SOURCE EXTRACT.
● ● ● ● ● ● ●

President Muhammadu Buhari on Tuesday said his administration was saving about N4.7bn monthly through the full implementation of its policy on the Treasury Single Account.

He said over 20,000 bank accounts belonging to the Federal Government had so far been consolidated into one.

Buhari disclosed this while declaring open the 2017 e-Nigeria Conference organised by the National Information Technology Development Agency held at the International Conference Centre, Abuja.

The President said his administration also leveraged on Information Communication Technology to introduce the Integrated Payroll and Personnel Information System and Bank Verification Number.

He said the implementation of the IPPIS had helped to eliminate ‘ghost’ workers on the government’s payroll and was saving it over N20bn monthly.

Buhari stated, “You may recall that on assumption of office, we enforced the policy on Treasury Single Account. Today, we are all witnesses to the impact it has made on our financial management. We have so far consolidated over 20,000 accounts, resulting into about N4.7bn monthly savings.

“In addition, the policy facilitated transparency, accountability and ease of transactions and payments between government and businesses as well as government and citizens.”

He added, “Another initiative leveraging on ICT and making huge impact on the economy is the introduction of the Integrated Payroll and Personnel Information System and Bank Verification Number.

“Its implementation has helped to eliminate the menace of ghost workers thereby reducing waste in the system by saving government over N20bn monthly.”

Buhari said his presence at the opening of the conference was a demonstration of his administration’s commitment and strong belief in using ICT as a major driver of developmental governance and economic reform plans aimed at bringing about the true change he promised Nigerians.

He described ICT as strategic in driving productivity and efficiency in all sectors of the economy.

The sector, he stated, has recorded huge investments and was contributing over 10 per cent of the nation’s Gross Domestic Product.

According to him, the government is making conscious efforts to see that this contribution continues to grow in the next few years.

The President regretted that about 80 per cent of ICT hardware purchases were imported through local distributors of Original Equipment Manufacturers by Ministries, Departments and Agencies and other government establishments.

This, he noted, made it difficult for the country to benefit from the dividends of continuous procurement and consumption of ICT infrastructure and limited value retention within the country.

The President recalled that the present administration recently issued an Executive Order mandating all MDAs to give preference to locally manufactured goods and services in their procurement of IT services.

● ● ● ● ● ● ●

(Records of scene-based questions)

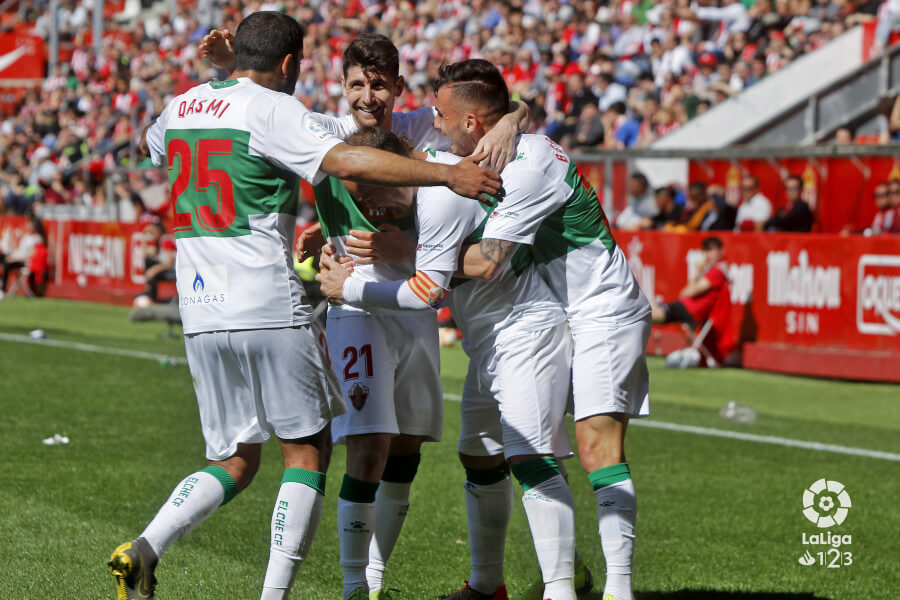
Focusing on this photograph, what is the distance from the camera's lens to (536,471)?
4824 millimetres

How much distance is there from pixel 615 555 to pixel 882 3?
52.5 feet

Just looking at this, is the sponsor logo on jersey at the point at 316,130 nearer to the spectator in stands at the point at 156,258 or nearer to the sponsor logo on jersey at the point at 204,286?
the sponsor logo on jersey at the point at 204,286

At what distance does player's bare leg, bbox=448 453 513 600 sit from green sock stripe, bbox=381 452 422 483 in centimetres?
23

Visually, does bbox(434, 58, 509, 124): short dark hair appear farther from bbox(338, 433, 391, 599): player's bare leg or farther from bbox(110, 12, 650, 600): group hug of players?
bbox(338, 433, 391, 599): player's bare leg

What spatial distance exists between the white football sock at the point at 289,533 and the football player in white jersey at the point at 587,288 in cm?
108

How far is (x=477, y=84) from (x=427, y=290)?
0.89 metres

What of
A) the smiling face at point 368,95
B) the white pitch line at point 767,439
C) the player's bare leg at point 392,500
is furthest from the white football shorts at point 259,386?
the white pitch line at point 767,439

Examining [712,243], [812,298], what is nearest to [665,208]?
[712,243]

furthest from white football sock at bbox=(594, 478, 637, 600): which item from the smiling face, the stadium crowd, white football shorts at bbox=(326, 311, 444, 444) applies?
the stadium crowd

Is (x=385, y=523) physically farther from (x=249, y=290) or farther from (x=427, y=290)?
(x=249, y=290)

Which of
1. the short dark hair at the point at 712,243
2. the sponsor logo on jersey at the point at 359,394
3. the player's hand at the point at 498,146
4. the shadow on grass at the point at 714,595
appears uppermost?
the player's hand at the point at 498,146

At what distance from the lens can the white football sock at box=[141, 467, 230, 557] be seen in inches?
172

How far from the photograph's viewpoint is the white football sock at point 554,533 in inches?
186

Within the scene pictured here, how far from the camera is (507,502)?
530 centimetres
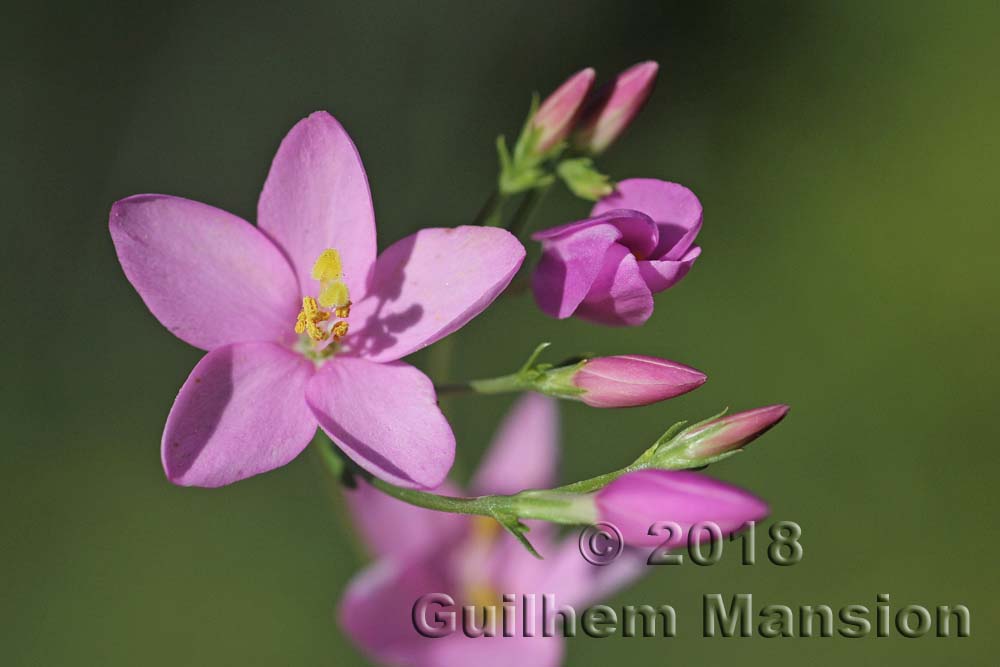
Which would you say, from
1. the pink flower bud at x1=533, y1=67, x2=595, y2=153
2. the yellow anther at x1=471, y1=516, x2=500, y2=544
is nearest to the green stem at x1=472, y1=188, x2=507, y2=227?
the pink flower bud at x1=533, y1=67, x2=595, y2=153

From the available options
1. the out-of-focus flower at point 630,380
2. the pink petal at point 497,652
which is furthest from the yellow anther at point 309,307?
the pink petal at point 497,652

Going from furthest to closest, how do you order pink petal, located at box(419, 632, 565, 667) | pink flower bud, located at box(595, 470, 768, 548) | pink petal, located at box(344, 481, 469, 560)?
pink petal, located at box(344, 481, 469, 560)
pink petal, located at box(419, 632, 565, 667)
pink flower bud, located at box(595, 470, 768, 548)

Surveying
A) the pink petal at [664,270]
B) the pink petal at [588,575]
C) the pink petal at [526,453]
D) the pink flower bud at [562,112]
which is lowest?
the pink petal at [588,575]

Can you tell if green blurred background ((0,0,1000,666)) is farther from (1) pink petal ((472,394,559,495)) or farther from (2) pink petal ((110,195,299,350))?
(2) pink petal ((110,195,299,350))

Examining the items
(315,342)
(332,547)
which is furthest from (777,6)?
(315,342)

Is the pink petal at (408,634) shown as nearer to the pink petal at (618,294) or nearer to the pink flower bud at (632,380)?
the pink flower bud at (632,380)

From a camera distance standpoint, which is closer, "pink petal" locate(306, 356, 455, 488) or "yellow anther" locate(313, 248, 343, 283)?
"pink petal" locate(306, 356, 455, 488)
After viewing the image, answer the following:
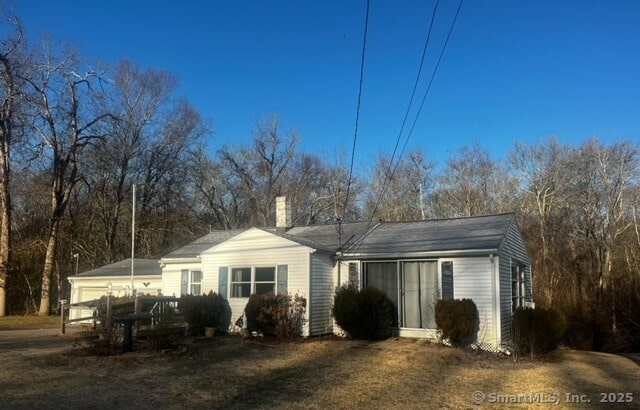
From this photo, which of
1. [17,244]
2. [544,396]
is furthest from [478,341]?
[17,244]

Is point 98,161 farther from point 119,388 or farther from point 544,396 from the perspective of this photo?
point 544,396

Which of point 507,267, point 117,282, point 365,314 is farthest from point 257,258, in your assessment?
point 117,282

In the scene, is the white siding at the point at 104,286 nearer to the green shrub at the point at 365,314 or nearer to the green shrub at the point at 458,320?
the green shrub at the point at 365,314

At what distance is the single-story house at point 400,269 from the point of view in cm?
1480

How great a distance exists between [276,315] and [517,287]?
7681 millimetres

● ● ● ● ● ● ●

EXERCISE TASKS.
1 – According to the news report above, why did Buhari regret that about 80 percent of ICT hardware purchases by government bodies were imported through local distributors? Answer in one to three sentences.
2 – Reproduce a passage from the news report above word for word, beginning at the words "According to him, the" and stopping after the words "of IT services.".

ANSWERS TO THE PROBLEMS.
1 – He said this made it difficult for the country to benefit from the dividends of continuous procurement and consumption of ICT infrastructure. It also limited how much value was retained within the country.

2 –
According to him, the government is making conscious efforts to see that this contribution continues to grow in the next few years.

The President regretted that about 80 per cent of ICT hardware purchases were imported through local distributors of Original Equipment Manufacturers by Ministries, Departments and Agencies and other government establishments.

This, he noted, made it difficult for the country to benefit from the dividends of continuous procurement and consumption of ICT infrastructure and limited value retention within the country.

The President recalled that the present administration recently issued an Executive Order mandating all MDAs to give preference to locally manufactured goods and services in their procurement of IT services.